“I vecchi e i giovani” di Pirandello: la secolare resistenza al cambiamento

“…Nessuno aveva fiducia nelle Istituzioni, né mai l’aveva avuta. La corruzione era sopportata come un male cronico, irrimediabile; e considerato ingenuo o matto, impostore o ambizioso chiunque si levasse a gridarle contro ”. Sembra essere l’estrema e lucida analisi delle vicende politiche dei nostri tempi; invece è ciò che si legge nel bel romanzo di Luigi Pirandello “ I vecchi e i giovani” (Newton Compton Editore), scritto all’inizio del secolo scorso. Nulla dunque sembra cambiato, o meglio, tutto cambia affinché nulla si modifichi, secondo il famoso detto gattopardesco.

Il romanzo, ambientato nella Sicilia post-unitaria del 1890, racconta le vicende di una ricca e nobile famiglia agrigentina composta da tre fratelli, da anni in rotta tra di loro, il cui capostipite – il sessantacinquenne principe Don Ippolito Laurentano – viveva come un esiliato – fin dal 1860 – nel suo feudo, protetto da una guardia di venticinque uomini con la divisa borbonica, proprio per attestare la sua fiera fedeltà al passato governo del Regno delle Due Sicilie. Il fratello Don Cosmo, poco più giovane di Don Ippolito, era invece un uomo votato agli studi di filosofia e, almeno apparentemente, non si era mai schierato né con i Borbone né con il nuovo Governo. Poco interessato agli affari ed ai commerci del suo feudo, può essere visto come l’alter ego dello scrittore. Costui viveva lontano dagli affanni e dalle miserie dell’esistenza umana perché avvertiva “la vanità di tutto e il tedio angoscioso della vita”, trascorreva le sue giornate solitarie con distacco e disincanto, perché “la vita comune non riusciva a penetrargli nella coscienza con tutti quegli infingimenti e quelle arti e quelle persuasioni che spontaneamente la trasfigurano agli altri”. A chiudere il quadro familiare era la sorella Donna Caterina, vedova di un eroe garibaldino morto nella battaglia di Milazzo, la quale, rifiutando sdegnosamente gli aiuti economici del fratelli, trascorreva la sua modesta vita con la figlia (anch’essa vedova) in una vecchia e triste casa a Girgenti.

Le vicende si sviluppano intorno a due importanti avvenimenti che caratterizzarono la vita politica e sociale di quegli anni, ossia – da una parte – lo scandalo politico-finanziario della Banca Romana (uno dei sei istituti che all’epoca erano abilitati ad emettere moneta in Italia), in cui furono coinvolti anche alcuni membri del Governo, colpevoli di aver abusato del loro ruolo istituzionale per affari illeciti, e – dall’altra – la crisi che investì le miniere di zolfo in Sicilia, che portò a scontri durissimi tra i lavoratori riuniti in Fasci e le forze dell’ordine. Intorno alla famiglia Laurentano ruotano una moltitudine di altri interessanti personaggi, rappresentativi della variegata e complessa società della Sicilia post unitaria: c’è il facoltoso e scaltro uomo d’affari; c’è il proprietario di terre e di miniere di zolfo; c’è il principe che si serve del suo amico deputato per poter sbrigare meglio i suoi affari e arricchirsi a scapito dei più deboli; c’è l’esponente della borghesia capitalista; c’è l’operaio sfruttato…

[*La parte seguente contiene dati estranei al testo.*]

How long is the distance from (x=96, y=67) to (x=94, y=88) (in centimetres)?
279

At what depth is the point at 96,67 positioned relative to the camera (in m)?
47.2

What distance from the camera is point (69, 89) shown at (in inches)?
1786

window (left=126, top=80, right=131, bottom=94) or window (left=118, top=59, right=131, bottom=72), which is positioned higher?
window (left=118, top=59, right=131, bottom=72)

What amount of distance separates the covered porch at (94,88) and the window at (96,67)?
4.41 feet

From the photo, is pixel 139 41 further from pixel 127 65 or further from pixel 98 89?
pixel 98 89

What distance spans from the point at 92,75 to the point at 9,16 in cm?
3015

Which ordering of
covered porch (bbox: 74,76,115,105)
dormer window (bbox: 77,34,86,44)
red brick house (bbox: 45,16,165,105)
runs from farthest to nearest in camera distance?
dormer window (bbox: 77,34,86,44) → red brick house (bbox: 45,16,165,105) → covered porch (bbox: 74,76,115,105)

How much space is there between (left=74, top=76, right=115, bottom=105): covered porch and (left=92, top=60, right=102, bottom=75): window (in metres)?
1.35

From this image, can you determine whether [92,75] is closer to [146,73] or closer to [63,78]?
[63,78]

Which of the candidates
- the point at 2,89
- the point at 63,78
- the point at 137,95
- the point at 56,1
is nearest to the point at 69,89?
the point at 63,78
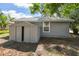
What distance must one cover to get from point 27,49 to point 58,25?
11.2 feet

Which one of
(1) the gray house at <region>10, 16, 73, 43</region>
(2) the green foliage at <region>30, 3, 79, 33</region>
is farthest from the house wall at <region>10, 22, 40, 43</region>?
(2) the green foliage at <region>30, 3, 79, 33</region>

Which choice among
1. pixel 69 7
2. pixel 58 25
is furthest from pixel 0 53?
pixel 58 25

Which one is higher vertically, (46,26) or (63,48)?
(46,26)

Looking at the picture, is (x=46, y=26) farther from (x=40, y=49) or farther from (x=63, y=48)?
(x=40, y=49)

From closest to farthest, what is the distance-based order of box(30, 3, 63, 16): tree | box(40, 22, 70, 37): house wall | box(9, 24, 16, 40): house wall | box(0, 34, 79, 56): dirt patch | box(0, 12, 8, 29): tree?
box(0, 34, 79, 56): dirt patch, box(0, 12, 8, 29): tree, box(30, 3, 63, 16): tree, box(9, 24, 16, 40): house wall, box(40, 22, 70, 37): house wall

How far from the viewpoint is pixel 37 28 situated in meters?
8.87

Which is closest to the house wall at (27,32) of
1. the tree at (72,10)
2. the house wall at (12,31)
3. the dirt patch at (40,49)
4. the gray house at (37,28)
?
the gray house at (37,28)

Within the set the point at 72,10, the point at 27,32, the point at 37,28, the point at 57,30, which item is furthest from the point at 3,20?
the point at 57,30

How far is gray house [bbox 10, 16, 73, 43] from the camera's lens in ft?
27.6

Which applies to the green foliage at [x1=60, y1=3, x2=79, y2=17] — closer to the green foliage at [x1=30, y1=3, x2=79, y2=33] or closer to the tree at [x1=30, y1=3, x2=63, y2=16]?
the green foliage at [x1=30, y1=3, x2=79, y2=33]

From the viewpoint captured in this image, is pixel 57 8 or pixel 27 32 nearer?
pixel 57 8

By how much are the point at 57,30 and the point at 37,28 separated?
1408 mm

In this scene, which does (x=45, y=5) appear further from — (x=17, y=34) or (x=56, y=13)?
(x=17, y=34)

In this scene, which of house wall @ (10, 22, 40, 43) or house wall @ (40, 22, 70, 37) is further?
house wall @ (40, 22, 70, 37)
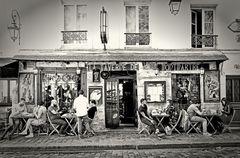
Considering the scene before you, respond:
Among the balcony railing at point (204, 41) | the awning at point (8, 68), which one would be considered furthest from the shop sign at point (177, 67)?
the awning at point (8, 68)

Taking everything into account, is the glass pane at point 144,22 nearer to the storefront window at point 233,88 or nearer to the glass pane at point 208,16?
the glass pane at point 208,16

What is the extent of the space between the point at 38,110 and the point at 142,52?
17.4 ft

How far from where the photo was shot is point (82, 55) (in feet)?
41.1

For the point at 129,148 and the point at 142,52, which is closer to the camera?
the point at 129,148

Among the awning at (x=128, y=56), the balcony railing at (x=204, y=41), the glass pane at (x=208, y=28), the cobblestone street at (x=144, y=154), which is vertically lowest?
the cobblestone street at (x=144, y=154)

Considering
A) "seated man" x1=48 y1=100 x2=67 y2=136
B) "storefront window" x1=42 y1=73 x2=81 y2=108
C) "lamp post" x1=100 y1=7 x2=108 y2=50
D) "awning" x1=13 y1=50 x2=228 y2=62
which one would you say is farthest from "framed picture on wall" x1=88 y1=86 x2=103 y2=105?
"lamp post" x1=100 y1=7 x2=108 y2=50

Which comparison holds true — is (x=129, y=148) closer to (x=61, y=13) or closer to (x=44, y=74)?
(x=44, y=74)

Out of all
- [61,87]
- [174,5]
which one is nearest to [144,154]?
[61,87]

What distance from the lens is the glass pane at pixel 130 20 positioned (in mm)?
13219

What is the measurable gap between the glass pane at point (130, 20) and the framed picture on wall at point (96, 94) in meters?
3.11

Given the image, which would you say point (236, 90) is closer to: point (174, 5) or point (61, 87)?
point (174, 5)

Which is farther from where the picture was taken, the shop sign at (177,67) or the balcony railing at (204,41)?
the balcony railing at (204,41)

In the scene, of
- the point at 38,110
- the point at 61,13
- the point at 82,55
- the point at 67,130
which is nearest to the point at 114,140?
the point at 67,130

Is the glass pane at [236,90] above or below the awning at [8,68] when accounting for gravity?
below
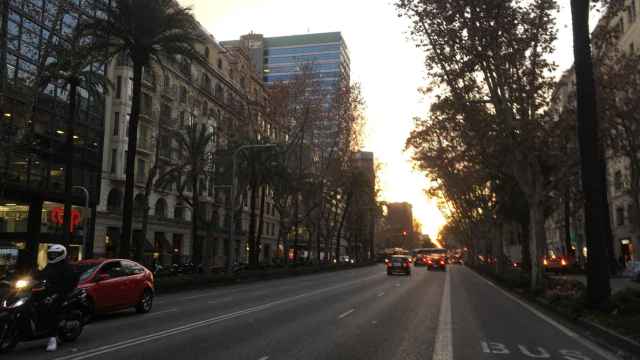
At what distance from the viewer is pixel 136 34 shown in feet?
81.1

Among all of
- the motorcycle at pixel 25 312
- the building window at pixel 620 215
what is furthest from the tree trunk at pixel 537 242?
the building window at pixel 620 215

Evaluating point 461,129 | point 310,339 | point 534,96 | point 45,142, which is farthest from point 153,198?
point 310,339

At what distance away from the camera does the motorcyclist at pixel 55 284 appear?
925cm

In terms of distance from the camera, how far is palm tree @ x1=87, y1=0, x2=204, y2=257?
24.4 metres

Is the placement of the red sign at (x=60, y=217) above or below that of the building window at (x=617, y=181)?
below

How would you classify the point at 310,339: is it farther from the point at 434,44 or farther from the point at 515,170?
the point at 515,170

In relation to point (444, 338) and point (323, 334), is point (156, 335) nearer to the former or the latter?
point (323, 334)

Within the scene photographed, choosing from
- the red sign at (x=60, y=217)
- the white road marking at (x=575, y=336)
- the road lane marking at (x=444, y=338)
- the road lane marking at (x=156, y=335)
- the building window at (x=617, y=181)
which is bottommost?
the white road marking at (x=575, y=336)

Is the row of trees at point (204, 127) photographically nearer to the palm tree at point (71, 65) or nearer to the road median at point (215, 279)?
the palm tree at point (71, 65)

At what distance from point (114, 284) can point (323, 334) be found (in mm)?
5772

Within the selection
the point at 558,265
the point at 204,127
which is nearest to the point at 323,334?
the point at 204,127

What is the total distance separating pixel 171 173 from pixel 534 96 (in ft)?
82.7

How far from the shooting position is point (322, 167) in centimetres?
5388

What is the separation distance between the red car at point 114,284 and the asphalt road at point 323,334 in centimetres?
38
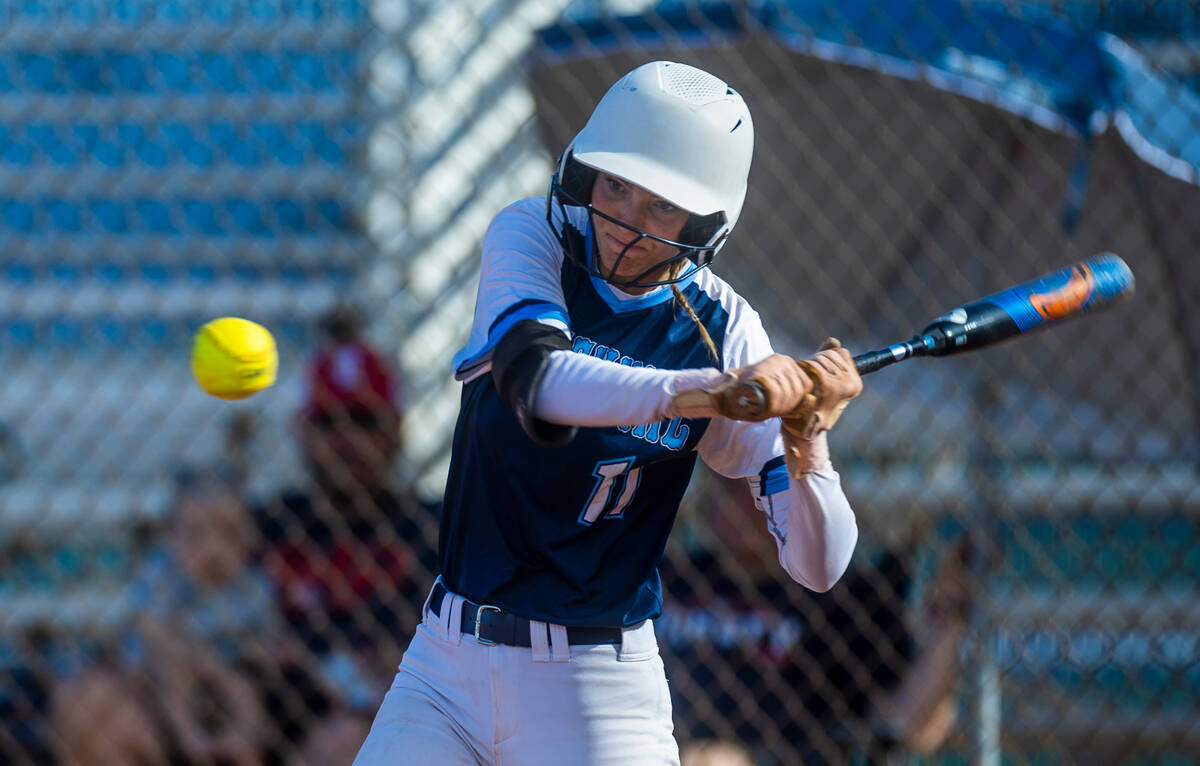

Il libro – che va inquadrato nel filone dei grandi romanzi storici del Risorgimento italiano, come “I Vicerè” di Federico de Roberto, “l’Alfiere” di Carlo Alianello e “Il Gattopardo” di Tomasi di Lampedusa – può essere letto come un documento, se non proprio di accusa, comunque di critica al Risorgimento italiano, i cui protagonisti (i vecchi) non avevano saputo portare avanti quegli ideali di progresso e di unità per i quali avevano combattuto, sopraffatti dagli scandali finanziari e dagli interessi privati. D’altra parte non avevano saputo fare di meglio i loro figli (i giovani), anch’essi contagiati dal malaffare e dalla disonestà a scapito delle classi più povere e dei lavoratori delle miniere, i quali, seppure riuniti in “Fasci” per rivendicare i loro diritti, finirono per essere annientati e ridotti alla miseria. Insomma, un confronto/scontro tra due generazioni. Mentre la Sicilia tutta veniva sconfitta e calpestata dagli eventi e dal nuovo Governo, quella terra che “sola, senza patti, con impeto generoso s’era data all’Italia e in premio non aveva avuto altro che la miseria e l’abbandono”.